I never thought Ralph Ellison to be a bad guy either so I took a look at an interview with Arnold Pampersad offered by Book Slut

It’s interesting to me that socially, at a certain point, he seemed to become interested in WASP patronage. In that respect, I don’t think he’s that different from certain Jews. In the book I [call it the] “platinum card of social prestige” associated with WASPs like Robert Penn Warren.. . . One thing that it could be said about Ralph Ellison and Jews is that he remained loyal to what he regarded as the best of Jewish culture to the end of his life. He never surrendered to any kind of anti-Semitism, even though his social climbings took him out of the world of Jews to the world of highly cultivated and wealthy WASPs. When Mrs. Guggenheimer, the person to whom he dedicated Invisible Man, died, he made a distinction between younger Jews and older Jews, who had known more suffering, who had greater difficulty in negotiating the territory between foreignness and Americanness and the old ways and the new ones. And he came down for the older people, who had paid a higher price for that negotiation of the American territory. That’s not a bad reflection on his part. It’s something a lot of people would sympathize with in seeing American Jewry.
Jews are the platinum card of social prestige? The WASP is the Gold Standard?  What valuation might Arnold Rampersad's semiotic hierarchy of valuation place an Irish Catholic from Chicago ?  Copper? Tin? Lead?

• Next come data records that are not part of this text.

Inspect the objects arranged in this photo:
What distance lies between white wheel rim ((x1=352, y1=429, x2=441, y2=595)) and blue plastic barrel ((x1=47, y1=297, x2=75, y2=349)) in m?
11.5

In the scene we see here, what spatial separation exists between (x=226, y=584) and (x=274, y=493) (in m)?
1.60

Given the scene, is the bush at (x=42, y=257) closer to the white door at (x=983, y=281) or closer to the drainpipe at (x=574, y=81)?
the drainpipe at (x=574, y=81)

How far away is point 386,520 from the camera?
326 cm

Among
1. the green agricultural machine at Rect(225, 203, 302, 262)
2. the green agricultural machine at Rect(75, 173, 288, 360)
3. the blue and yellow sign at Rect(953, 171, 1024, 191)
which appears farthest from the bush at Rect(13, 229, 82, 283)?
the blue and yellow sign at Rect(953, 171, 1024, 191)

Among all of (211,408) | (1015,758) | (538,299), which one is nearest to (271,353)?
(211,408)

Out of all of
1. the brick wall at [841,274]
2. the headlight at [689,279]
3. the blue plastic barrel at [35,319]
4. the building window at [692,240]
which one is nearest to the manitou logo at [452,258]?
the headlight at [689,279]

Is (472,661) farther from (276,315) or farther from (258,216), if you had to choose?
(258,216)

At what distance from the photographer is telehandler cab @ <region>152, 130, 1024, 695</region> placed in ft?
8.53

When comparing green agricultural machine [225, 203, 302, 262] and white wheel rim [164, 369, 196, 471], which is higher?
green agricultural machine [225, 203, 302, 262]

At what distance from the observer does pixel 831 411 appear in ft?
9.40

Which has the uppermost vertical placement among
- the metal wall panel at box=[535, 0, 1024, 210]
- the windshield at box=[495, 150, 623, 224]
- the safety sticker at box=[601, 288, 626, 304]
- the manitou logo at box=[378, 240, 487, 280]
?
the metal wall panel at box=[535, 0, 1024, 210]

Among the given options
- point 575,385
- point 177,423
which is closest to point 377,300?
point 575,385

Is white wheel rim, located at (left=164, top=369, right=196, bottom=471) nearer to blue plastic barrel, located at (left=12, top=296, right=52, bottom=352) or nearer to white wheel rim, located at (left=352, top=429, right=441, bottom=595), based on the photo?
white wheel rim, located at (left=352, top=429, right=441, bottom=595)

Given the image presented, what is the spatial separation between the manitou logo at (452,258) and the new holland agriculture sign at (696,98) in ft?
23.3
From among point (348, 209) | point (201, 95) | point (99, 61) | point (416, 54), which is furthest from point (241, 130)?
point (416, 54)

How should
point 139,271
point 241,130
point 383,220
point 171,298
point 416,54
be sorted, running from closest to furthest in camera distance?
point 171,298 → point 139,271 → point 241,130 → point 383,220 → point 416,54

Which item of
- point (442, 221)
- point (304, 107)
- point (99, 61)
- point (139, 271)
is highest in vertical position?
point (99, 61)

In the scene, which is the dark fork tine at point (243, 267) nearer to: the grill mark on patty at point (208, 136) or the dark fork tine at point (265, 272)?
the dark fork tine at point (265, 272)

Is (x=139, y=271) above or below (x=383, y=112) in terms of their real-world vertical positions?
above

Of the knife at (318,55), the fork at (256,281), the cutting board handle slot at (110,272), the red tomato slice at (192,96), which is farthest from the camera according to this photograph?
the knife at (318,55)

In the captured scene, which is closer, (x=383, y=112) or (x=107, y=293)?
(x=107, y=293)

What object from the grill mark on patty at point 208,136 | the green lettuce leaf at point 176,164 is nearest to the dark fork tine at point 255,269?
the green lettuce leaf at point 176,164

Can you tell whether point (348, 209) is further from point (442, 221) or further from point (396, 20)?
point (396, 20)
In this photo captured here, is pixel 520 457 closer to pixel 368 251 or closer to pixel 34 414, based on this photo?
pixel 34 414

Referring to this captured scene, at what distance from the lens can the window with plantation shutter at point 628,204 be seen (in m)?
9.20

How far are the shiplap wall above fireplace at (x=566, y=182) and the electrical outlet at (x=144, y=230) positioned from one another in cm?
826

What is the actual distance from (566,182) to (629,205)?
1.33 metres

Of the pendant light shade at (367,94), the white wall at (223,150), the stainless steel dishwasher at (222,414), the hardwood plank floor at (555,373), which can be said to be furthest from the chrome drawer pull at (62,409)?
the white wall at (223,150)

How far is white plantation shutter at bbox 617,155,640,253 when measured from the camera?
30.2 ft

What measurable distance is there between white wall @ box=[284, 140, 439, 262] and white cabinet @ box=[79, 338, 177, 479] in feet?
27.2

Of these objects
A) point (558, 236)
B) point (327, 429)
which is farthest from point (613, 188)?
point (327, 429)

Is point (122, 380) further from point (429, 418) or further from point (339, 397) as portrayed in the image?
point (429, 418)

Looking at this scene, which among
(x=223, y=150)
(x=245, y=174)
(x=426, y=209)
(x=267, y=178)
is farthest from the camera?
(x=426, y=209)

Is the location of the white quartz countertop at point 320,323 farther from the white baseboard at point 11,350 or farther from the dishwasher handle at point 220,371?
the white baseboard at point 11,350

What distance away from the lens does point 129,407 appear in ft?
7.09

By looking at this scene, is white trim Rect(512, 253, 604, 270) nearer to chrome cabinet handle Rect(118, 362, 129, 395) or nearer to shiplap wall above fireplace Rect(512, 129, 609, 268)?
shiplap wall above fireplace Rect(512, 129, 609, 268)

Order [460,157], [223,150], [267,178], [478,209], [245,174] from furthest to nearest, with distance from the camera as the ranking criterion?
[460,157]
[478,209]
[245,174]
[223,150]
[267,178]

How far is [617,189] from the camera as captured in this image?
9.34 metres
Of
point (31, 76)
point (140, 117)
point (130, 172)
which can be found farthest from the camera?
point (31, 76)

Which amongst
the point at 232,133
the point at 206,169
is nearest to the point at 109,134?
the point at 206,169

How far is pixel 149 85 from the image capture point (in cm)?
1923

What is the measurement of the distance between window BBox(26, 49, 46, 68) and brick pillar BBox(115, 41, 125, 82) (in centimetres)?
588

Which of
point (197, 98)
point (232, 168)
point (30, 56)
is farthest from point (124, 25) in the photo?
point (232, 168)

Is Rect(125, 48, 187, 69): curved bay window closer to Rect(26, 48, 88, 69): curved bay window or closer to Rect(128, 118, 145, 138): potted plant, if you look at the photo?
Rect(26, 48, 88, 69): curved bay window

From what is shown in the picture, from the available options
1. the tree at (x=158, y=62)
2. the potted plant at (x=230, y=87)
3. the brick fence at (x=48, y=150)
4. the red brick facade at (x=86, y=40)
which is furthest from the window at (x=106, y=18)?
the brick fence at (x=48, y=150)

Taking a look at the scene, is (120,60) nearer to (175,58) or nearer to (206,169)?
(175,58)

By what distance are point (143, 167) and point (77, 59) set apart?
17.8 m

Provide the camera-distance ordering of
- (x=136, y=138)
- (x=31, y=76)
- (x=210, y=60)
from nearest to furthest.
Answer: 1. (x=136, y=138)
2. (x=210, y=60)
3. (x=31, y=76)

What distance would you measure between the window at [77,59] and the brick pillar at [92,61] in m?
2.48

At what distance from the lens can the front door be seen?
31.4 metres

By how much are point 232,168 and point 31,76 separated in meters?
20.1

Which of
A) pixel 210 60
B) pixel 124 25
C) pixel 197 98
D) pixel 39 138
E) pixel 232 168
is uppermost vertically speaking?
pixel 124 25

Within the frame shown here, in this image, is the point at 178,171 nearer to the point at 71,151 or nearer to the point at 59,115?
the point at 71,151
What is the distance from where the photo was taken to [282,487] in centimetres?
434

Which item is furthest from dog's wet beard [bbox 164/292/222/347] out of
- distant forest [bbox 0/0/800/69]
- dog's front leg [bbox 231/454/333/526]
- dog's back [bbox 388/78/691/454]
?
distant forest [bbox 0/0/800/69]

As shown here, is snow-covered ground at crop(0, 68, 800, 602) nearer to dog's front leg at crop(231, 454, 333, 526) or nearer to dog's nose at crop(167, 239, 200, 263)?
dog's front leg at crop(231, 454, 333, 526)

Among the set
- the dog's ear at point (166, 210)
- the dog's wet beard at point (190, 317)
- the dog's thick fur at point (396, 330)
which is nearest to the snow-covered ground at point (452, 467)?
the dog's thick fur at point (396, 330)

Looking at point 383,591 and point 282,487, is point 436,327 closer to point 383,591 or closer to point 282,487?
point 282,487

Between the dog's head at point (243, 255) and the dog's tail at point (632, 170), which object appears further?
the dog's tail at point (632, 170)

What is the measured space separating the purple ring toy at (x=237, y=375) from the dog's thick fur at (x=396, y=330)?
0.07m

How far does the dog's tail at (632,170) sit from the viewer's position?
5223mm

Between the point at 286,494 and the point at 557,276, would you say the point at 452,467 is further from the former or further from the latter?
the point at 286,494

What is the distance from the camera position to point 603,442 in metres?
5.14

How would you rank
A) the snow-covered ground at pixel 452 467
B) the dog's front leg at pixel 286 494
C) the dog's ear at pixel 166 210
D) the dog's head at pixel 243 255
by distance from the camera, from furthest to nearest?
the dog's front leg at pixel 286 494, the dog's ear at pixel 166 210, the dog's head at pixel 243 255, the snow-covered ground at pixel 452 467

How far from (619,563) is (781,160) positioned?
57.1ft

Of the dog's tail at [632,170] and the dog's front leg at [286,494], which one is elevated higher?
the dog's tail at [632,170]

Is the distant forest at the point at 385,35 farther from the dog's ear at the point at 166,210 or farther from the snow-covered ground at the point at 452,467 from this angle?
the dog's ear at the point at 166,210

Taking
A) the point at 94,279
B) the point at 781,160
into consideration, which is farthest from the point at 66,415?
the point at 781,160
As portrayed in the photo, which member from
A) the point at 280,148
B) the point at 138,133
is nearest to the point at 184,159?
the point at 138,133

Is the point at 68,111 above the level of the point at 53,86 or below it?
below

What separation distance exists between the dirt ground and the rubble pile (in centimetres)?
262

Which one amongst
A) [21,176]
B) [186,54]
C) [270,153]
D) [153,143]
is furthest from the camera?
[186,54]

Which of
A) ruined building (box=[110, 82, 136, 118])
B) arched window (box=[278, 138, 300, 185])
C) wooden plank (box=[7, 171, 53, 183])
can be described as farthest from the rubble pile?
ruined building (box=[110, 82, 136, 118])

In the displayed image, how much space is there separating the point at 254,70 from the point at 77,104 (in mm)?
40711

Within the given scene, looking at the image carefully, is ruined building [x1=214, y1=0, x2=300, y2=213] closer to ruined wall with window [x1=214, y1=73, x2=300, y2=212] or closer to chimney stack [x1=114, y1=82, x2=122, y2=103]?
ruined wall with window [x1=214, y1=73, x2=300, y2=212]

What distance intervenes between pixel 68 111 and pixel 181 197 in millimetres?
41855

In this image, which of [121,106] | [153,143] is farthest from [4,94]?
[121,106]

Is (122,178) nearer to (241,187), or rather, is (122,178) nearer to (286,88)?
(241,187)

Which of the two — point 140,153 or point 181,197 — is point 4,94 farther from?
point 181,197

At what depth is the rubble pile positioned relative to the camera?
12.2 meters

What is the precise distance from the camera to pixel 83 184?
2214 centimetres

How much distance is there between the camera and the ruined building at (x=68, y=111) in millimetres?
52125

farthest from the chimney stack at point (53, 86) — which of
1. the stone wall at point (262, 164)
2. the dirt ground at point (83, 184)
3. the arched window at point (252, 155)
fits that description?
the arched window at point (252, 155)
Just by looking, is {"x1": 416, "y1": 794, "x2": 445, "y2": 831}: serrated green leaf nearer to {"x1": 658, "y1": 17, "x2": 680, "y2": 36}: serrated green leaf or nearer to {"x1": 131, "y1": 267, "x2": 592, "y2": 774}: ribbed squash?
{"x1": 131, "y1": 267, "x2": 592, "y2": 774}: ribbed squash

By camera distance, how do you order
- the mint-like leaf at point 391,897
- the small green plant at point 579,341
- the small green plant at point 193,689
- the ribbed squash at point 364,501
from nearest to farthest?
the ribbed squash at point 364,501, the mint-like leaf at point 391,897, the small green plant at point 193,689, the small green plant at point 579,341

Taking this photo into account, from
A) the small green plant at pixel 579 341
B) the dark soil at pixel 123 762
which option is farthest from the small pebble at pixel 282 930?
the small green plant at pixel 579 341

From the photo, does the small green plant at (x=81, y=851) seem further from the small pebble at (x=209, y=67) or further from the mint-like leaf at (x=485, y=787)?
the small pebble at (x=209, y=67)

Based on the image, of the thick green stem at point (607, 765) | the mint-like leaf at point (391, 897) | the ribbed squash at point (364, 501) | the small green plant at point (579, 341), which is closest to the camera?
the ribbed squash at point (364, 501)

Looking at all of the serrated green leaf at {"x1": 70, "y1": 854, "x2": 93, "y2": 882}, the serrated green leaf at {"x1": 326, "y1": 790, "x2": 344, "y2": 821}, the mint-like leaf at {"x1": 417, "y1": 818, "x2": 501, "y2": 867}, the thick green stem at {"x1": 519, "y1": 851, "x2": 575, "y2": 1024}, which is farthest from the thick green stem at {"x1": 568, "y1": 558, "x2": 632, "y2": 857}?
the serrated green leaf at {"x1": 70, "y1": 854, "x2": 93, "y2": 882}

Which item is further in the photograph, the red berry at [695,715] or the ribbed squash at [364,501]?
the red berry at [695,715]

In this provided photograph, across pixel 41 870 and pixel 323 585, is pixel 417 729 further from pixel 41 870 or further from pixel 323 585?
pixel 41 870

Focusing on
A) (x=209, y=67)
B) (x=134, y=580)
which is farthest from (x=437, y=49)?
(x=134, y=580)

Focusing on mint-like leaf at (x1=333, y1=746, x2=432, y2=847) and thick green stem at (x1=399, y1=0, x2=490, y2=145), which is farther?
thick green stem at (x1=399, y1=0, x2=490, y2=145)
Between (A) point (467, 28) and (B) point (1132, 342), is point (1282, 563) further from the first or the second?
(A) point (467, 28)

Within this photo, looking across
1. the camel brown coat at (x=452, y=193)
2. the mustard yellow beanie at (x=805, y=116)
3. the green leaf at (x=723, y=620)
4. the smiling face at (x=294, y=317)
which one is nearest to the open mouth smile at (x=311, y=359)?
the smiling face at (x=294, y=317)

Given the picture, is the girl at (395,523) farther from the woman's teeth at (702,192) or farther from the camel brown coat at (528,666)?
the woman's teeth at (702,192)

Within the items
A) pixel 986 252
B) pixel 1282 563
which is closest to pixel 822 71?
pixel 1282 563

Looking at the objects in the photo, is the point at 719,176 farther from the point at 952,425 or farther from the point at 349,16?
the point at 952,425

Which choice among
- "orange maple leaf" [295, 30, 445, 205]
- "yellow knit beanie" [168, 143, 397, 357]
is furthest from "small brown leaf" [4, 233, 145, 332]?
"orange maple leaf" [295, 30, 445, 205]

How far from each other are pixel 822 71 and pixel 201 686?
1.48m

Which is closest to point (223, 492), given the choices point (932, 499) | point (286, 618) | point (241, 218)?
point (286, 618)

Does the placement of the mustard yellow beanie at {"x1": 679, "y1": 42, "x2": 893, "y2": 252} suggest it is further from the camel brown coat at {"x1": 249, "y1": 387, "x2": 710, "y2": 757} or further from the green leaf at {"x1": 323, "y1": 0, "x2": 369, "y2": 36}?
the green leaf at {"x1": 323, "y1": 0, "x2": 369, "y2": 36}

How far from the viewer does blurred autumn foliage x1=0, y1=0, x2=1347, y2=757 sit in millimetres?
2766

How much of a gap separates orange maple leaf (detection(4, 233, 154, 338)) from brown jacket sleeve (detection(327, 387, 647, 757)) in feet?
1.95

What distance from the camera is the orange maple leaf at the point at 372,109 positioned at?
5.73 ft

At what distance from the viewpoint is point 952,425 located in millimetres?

Among the many 'crimes' Arnold Rampersad indicts Ralph Ellison for future 'disappearnce' is the great man's refusal re- identify himself, much less allow snippy academic eunuchs to identify him.

:“Who wills to be a Negro?” Ellison says. “I do. I will to be a Negro. I’m proud to be a Negro.” Well, he should have recognized that many blacks could not say that and really mean it. I think he meant it. He believed in it. But they needed the therapy of the Black Power and black arts years in order to get a firmer grip on their sense of themselves and their belonging to America, even though there was a great deal of destructiveness that took place at that time. And I think, personally, that many people lost their way and might have been better served by being closer to Ellison’s definition of blackness or Negroness than the more volatile definitions that were emerging in the ’60s and ’70s.

How dare one? Easily, if you stands for something and refuses to fall for anything.

Well, ban me blind. 


*  Kapp was drafted in the 18th round of the 1959 NFL Draft by the Washington Redskins, who owned his rights to play professional football in the United States. After the draft, Washington did not contact him, so his only choice was to accept the offer from Jim Finks, the general manager of the CFL's Calgary Stampeders.